TASK INPUT:
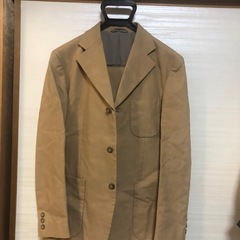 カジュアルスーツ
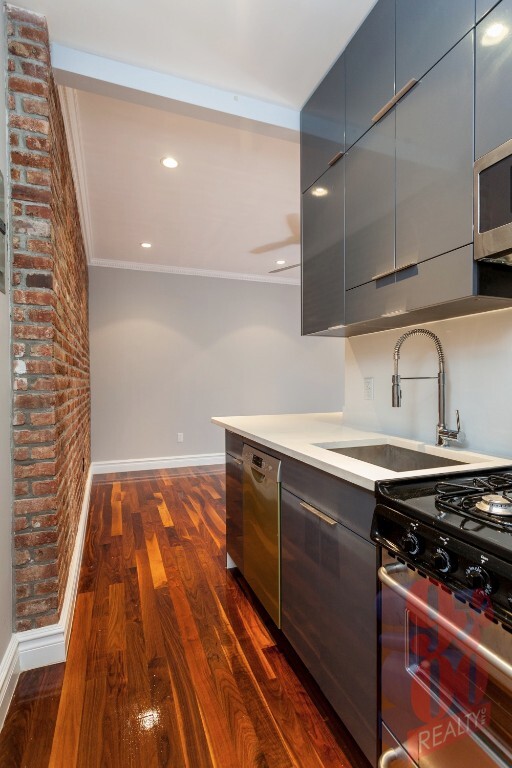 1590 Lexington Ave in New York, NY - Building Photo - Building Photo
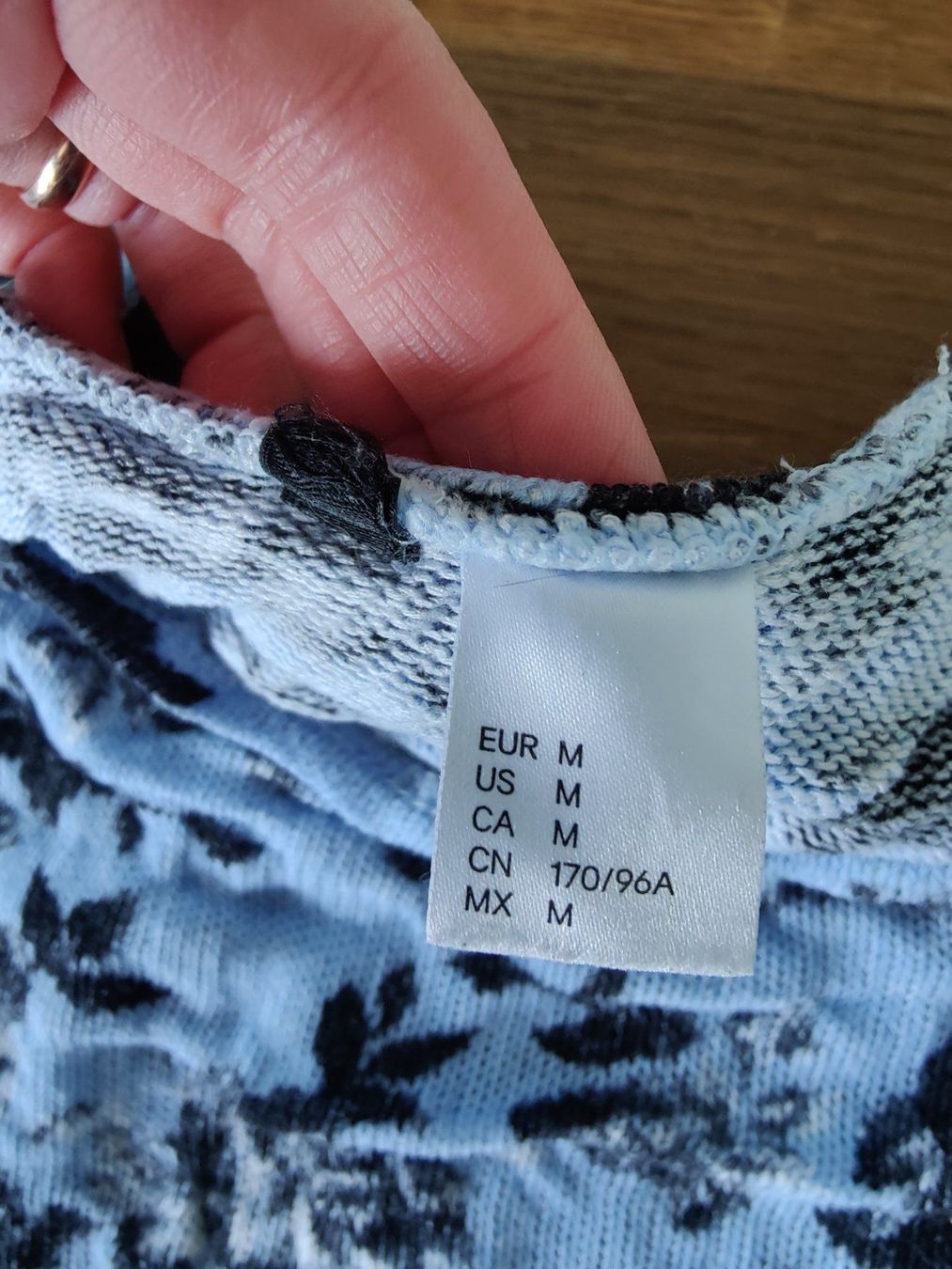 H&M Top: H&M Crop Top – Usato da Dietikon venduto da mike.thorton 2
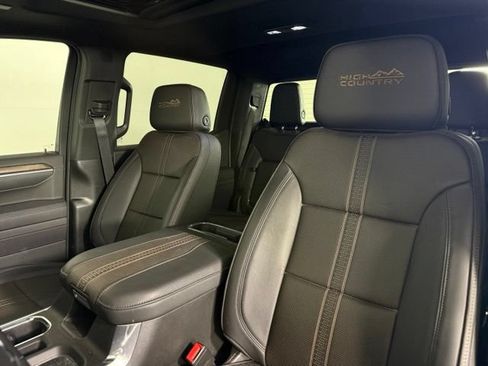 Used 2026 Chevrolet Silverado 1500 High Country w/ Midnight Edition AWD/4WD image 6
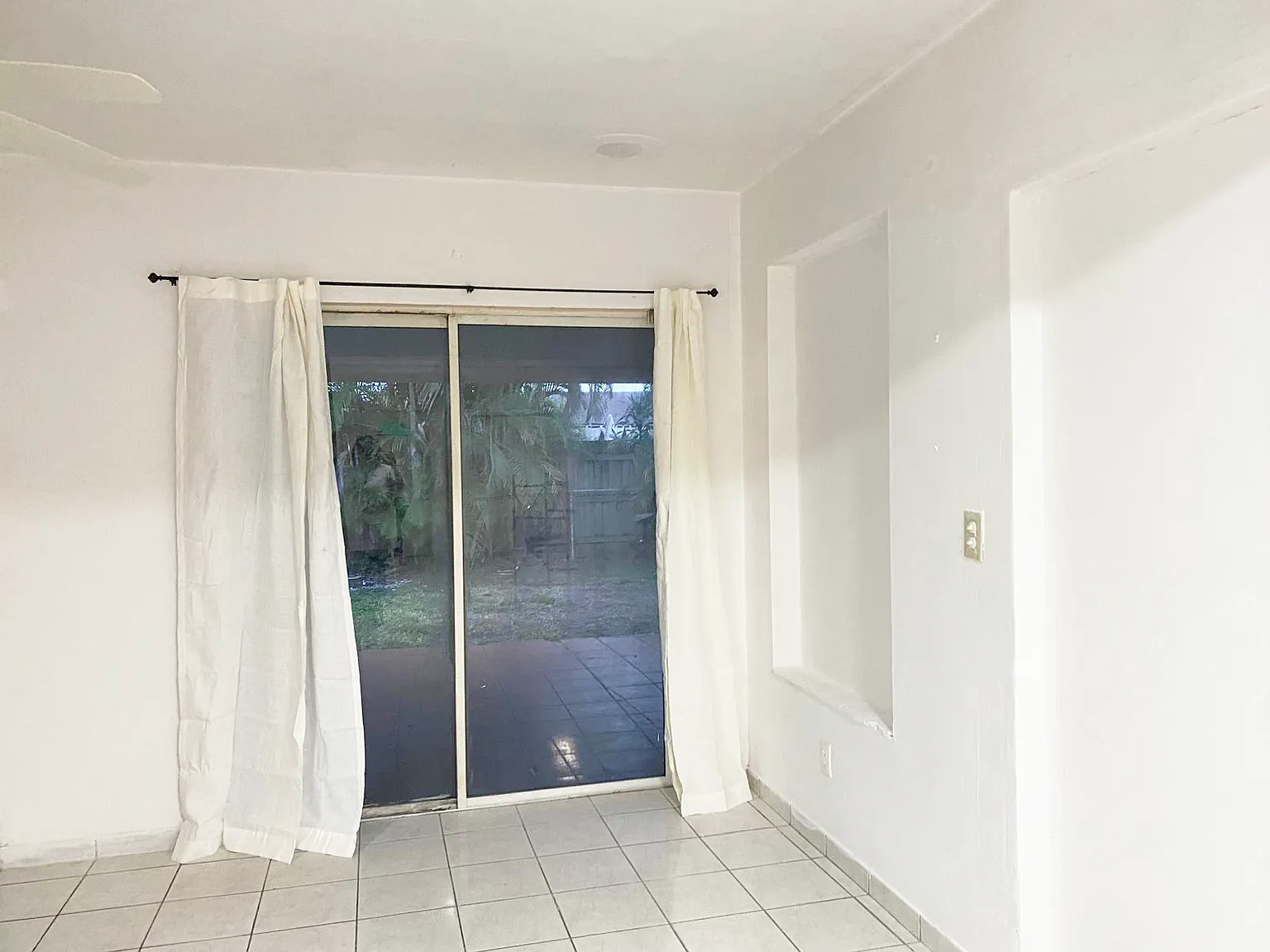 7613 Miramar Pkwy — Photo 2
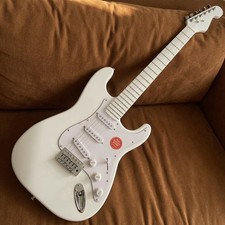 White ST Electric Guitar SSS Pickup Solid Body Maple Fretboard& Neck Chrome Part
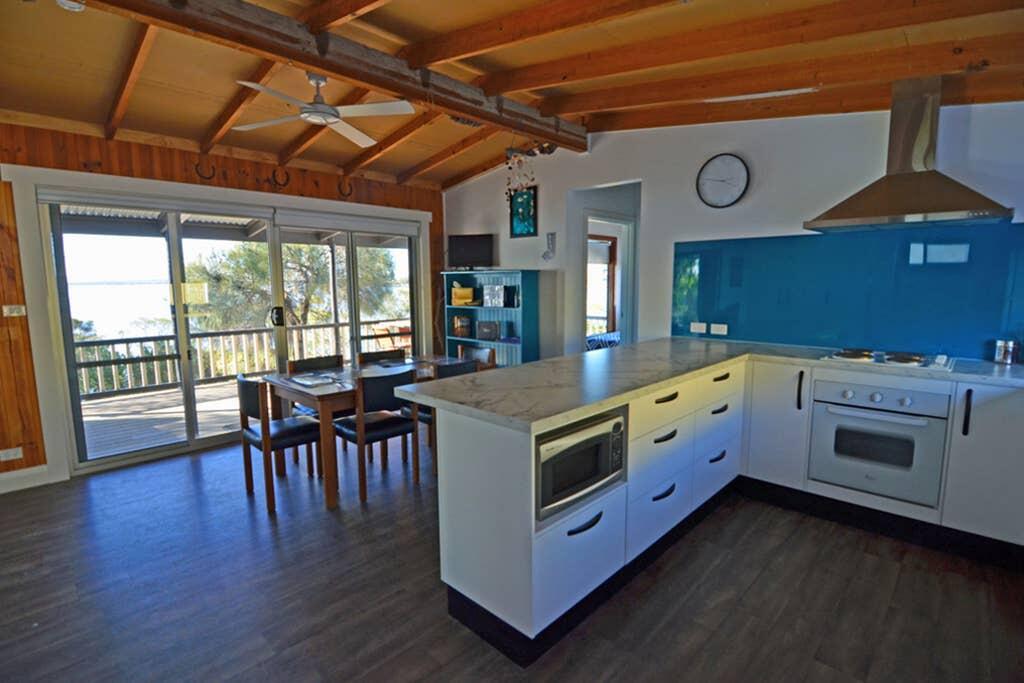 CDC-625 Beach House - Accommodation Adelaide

---

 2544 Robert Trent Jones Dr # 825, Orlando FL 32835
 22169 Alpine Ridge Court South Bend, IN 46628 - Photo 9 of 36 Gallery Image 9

ACTIVITY:
Format the stretch of items from the line that contains "2544 Robert Trent" through the line that contains "22169 Alpine Ridge" as a numbered list, leaving out any blank lines.

WORKED SOLUTION:
1.  2544 Robert Trent Jones Dr # 825, Orlando FL 32835
2.  22169 Alpine Ridge Court South Bend, IN 46628 - Photo 9 of 36 Gallery Image 9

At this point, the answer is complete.